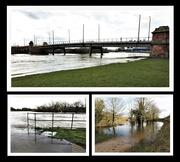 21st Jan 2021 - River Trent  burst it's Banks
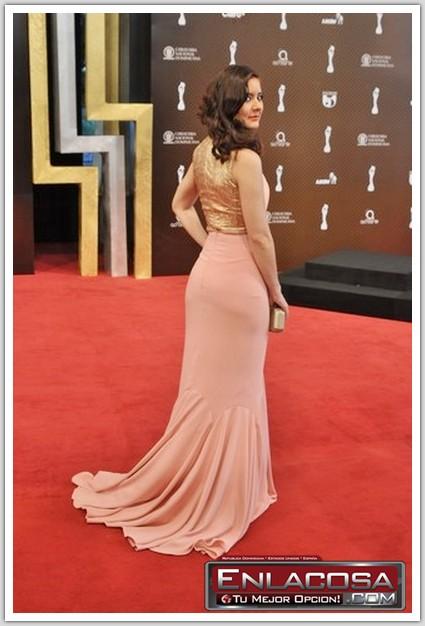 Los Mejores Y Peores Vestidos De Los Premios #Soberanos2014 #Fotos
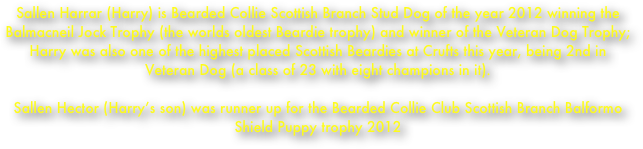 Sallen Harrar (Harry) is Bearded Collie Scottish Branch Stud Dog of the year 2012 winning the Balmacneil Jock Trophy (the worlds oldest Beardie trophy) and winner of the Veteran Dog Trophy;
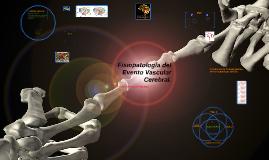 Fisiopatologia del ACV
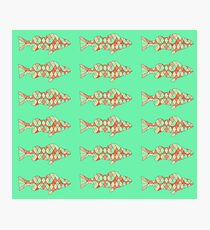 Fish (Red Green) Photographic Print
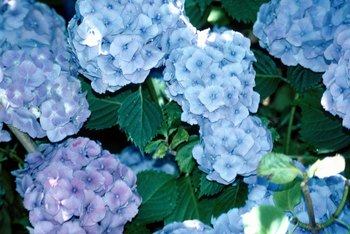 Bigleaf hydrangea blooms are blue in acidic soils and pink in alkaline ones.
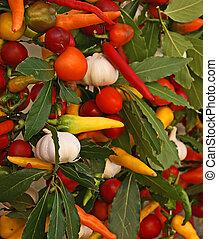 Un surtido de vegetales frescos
---*---
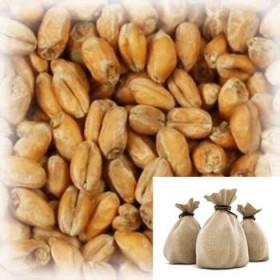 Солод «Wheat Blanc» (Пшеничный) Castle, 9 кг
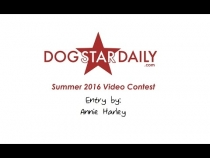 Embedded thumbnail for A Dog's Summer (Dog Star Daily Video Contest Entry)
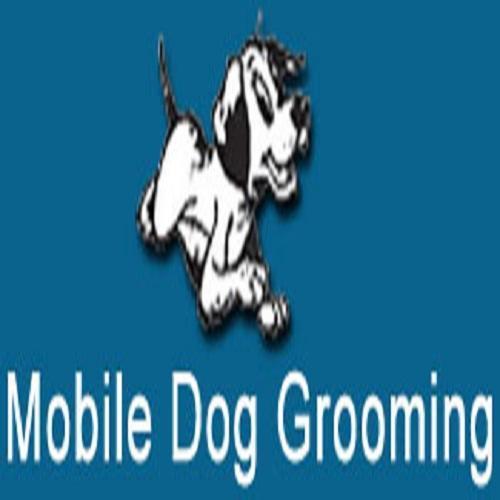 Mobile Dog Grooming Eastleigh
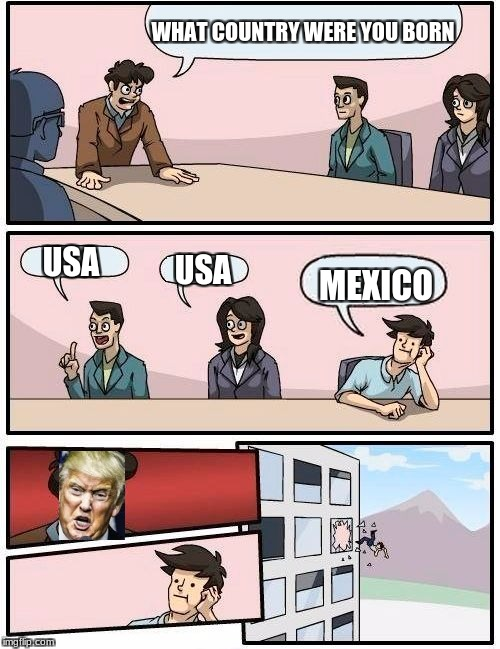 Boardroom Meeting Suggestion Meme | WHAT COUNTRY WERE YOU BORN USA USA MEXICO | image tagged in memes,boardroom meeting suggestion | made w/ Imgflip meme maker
---*---
Word for word, repeat the lines above from the one with "Castle, 9 кг" through the one with "Boardroom Meeting Suggestion Meme", and nothing beyond them. Omit the pictures.

 Солод «Wheat Blanc» (Пшеничный) Castle, 9 кг
 Embedded thumbnail for A Dog's Summer (Dog Star Daily Video Contest Entry)
 Mobile Dog Grooming Eastleigh
 Boardroom Meeting Suggestion Meme | WHAT COUNTRY WERE YOU BORN USA USA MEXICO | image tagged in memes,boardroom meeting suggestion | made w/ Imgflip meme maker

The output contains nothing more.